La empresa fabrica estos satélites de forma encadenada, como se hace en una fábrica de coches. De hecho, su jefe explicó que ya tienen en marcha la producción hasta el satélite número 42. Y los siguientes tres, los números 14, 15 y 16, ya están listos para lanzarse poco después.

¿Para qué sirve esto en la vida real?

Las ventajas son muchas y muy prácticas:

Seguridad. Si te pierdes en una ruta de montaña o tienes una avería en una carretera poco transitada, poder llamar pidiendo ayuda puede salvar vidas. Hoy, en esas zonas, tu móvil no sirve para nada.

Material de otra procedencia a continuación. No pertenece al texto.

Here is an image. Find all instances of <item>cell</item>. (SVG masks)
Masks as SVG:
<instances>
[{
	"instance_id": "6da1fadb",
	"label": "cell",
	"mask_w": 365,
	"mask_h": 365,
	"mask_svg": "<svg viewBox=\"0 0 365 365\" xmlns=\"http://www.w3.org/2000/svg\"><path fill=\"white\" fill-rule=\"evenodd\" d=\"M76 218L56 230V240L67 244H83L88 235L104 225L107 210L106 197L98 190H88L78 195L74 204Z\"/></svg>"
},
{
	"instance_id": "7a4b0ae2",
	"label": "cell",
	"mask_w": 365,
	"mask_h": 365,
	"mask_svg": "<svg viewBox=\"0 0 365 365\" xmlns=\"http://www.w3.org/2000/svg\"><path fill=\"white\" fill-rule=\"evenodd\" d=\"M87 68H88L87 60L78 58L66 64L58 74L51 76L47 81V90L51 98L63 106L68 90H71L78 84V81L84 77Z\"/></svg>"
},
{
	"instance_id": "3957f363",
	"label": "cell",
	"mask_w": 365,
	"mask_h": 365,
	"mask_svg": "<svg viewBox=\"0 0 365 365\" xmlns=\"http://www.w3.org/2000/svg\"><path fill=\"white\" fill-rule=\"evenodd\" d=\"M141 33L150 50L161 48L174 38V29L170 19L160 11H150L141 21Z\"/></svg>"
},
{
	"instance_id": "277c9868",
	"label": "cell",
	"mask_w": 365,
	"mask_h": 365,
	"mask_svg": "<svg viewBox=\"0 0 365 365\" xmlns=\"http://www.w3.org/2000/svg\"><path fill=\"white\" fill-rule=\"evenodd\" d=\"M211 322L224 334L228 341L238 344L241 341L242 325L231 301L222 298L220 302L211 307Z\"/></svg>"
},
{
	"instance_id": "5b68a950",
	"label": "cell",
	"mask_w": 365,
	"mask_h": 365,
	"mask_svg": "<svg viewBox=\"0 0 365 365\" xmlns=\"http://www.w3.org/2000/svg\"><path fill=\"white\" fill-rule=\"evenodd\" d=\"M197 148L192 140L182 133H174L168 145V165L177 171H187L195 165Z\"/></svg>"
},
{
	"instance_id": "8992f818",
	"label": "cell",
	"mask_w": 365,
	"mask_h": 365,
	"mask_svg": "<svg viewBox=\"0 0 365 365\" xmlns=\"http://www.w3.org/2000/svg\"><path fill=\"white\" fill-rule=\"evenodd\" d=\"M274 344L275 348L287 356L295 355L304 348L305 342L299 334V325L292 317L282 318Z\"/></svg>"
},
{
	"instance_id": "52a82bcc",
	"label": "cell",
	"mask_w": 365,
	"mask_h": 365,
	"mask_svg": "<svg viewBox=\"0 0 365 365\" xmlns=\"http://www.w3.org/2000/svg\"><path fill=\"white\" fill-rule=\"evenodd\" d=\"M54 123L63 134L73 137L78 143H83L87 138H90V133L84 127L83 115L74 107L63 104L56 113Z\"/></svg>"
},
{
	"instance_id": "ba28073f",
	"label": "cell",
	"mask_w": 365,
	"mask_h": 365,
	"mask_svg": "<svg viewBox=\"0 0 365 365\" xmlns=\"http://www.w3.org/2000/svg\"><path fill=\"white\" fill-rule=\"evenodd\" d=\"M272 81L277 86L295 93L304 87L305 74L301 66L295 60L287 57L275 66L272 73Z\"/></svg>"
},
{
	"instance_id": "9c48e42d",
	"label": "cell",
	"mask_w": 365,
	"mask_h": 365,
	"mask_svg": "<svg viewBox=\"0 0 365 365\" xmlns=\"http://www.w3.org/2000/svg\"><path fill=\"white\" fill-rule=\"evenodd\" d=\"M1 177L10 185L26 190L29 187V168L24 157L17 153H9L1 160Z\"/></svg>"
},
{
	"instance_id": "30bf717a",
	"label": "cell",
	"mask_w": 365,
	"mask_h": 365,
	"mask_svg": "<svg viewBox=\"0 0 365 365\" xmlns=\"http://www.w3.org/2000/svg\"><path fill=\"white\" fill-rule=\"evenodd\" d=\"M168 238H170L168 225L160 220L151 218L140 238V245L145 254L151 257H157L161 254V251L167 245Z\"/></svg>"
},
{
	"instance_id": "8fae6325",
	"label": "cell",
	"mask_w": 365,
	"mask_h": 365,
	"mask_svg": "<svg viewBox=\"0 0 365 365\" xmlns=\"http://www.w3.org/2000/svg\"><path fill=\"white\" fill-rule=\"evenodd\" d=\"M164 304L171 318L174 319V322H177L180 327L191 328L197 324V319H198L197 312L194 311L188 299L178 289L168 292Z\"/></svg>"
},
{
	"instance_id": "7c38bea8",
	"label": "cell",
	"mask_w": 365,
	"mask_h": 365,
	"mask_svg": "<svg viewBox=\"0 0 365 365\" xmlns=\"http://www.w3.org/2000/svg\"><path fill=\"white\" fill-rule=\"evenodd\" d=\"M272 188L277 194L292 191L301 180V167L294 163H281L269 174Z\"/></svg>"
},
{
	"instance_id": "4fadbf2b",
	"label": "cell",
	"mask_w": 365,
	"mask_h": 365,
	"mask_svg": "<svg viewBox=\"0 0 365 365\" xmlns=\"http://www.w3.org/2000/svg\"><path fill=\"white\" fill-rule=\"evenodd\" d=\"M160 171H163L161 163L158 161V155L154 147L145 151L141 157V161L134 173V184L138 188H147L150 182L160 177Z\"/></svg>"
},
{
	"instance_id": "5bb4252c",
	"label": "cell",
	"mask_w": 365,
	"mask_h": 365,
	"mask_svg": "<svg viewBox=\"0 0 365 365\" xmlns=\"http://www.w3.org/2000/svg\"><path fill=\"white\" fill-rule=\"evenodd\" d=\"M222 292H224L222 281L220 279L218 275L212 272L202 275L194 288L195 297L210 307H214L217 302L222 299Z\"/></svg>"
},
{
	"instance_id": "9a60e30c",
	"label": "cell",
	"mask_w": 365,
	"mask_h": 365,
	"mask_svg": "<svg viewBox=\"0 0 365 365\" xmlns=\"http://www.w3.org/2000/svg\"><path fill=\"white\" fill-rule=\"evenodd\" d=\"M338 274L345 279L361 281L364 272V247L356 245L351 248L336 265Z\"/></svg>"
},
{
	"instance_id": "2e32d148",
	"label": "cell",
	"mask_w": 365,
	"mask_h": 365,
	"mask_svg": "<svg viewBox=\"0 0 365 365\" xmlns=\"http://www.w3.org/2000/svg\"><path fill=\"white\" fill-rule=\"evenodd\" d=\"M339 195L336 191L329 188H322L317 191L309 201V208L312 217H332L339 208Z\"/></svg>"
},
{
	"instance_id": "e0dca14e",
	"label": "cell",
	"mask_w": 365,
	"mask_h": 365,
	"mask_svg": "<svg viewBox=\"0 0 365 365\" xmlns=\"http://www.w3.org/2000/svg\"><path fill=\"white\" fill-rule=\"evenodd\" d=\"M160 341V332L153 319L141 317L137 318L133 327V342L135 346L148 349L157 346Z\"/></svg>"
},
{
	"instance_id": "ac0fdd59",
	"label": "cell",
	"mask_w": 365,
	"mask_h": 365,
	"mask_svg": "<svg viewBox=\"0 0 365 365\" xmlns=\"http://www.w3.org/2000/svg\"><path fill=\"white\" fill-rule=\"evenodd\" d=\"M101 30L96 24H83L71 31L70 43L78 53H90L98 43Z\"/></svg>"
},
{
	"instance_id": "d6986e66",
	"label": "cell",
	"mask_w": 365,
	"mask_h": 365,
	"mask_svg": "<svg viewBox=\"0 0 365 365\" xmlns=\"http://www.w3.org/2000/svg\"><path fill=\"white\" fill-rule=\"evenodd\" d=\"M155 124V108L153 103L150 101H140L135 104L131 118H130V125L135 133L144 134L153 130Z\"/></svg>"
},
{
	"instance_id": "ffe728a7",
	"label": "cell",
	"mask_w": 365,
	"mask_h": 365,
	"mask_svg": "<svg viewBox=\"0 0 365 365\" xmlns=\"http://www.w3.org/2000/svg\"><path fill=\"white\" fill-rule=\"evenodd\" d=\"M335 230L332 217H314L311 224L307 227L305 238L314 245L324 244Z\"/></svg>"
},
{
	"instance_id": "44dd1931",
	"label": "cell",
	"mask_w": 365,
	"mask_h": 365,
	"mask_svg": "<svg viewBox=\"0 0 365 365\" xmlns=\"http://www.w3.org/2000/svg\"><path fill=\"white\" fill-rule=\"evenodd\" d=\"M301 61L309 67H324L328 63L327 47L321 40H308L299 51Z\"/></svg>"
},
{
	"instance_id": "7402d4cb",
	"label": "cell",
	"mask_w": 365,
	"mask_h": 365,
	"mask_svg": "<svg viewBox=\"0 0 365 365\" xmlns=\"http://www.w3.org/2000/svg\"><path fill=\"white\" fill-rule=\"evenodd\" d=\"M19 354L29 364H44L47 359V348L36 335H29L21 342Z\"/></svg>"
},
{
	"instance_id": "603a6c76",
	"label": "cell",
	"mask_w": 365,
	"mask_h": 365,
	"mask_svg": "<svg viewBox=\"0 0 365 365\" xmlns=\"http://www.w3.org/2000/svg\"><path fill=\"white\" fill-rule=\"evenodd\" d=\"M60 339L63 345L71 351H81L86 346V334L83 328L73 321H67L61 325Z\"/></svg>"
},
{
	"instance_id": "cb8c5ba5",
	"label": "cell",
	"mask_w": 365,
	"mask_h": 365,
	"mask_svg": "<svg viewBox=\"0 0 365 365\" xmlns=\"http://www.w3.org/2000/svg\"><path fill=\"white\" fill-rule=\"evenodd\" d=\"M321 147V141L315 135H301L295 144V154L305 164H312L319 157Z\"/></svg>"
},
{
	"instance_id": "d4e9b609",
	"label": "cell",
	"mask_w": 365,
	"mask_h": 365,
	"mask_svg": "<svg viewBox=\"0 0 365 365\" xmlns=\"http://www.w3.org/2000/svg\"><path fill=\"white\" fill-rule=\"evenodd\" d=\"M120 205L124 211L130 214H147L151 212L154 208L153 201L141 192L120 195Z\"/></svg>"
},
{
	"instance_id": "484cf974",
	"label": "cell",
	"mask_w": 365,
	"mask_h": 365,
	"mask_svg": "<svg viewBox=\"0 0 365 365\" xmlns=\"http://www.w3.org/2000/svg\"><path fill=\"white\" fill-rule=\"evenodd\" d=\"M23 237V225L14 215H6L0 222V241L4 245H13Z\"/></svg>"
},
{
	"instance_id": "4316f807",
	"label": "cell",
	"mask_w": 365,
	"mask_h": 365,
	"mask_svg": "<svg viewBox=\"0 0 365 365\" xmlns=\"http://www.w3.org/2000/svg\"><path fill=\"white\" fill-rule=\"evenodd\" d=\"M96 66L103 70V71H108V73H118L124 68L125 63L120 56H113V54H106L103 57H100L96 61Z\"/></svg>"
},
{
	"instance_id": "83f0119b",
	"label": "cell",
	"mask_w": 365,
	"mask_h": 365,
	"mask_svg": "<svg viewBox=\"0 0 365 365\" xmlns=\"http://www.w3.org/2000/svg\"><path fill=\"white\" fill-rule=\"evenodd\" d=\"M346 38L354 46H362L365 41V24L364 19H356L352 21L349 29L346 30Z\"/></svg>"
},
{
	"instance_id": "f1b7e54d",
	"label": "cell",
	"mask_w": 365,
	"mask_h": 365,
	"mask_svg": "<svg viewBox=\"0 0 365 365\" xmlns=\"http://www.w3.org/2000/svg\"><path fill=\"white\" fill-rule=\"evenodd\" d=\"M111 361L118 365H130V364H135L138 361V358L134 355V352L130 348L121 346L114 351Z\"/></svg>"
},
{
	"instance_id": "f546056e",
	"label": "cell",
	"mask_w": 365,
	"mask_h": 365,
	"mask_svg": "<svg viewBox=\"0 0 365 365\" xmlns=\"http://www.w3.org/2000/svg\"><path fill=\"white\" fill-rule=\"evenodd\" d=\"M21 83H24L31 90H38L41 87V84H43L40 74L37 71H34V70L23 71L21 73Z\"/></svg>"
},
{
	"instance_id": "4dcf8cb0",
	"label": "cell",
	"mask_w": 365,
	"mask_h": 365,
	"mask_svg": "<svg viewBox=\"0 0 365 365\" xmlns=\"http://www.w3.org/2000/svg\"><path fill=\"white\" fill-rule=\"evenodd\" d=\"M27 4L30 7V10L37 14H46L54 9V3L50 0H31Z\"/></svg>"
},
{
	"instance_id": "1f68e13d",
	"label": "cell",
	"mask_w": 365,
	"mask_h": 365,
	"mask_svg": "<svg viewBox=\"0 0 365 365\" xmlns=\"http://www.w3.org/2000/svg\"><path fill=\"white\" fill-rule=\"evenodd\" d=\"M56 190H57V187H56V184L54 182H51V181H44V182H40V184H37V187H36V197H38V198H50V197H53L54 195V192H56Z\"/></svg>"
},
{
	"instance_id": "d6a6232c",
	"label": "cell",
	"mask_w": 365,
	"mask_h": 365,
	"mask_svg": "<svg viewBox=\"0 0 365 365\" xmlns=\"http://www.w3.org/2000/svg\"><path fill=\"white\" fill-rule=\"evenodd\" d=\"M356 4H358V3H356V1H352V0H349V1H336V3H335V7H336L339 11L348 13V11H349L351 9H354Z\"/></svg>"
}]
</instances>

Trabajo y comunicación. Personas que viven o trabajan en pueblos pequeños, barcos pesqueros o zonas rurales podrían estar siempre localizables.

Viajes. Podrías irte a un lugar remoto de vacaciones y seguir pudiendo avisar de que has llegado bien, sin depender de encontrar un sitio con cobertura.

Además, no necesitarías comprar un teléfono nuevo ni ningún artilugio especial. La idea es que funcione con el móvil que ya tienes en el bolsillo.

¿Cuándo llegará a nuestro día a día?

Todavía hay que esperar. La empresa está construyendo poco a poco su red de satélites, y hace falta que haya suficientes en el cielo para que el servicio sea fiable y continuo. El camino ya está avanzado, pero no es de un día para otro.

También hay que contar con el permiso de cada país para dar servicio en su territorio. Como en cualquier gran proyecto, habrá que ir paso a paso.

La conclusión

Que un móvil normal se conecte directamente a un satélite significa una cosa muy sencilla para ti: que algún día, no muy lejano, la frase «aquí no hay cobertura» podría dejar de existir.

Es un paso enorme para el planeta entero, porque aún hay millones de personas que viven en zonas donde hoy es imposible tener señal. Si estos satélites cumplen lo que prometen, ese «agujero» en el mapa de las comunicaciones empezará a cerrarse.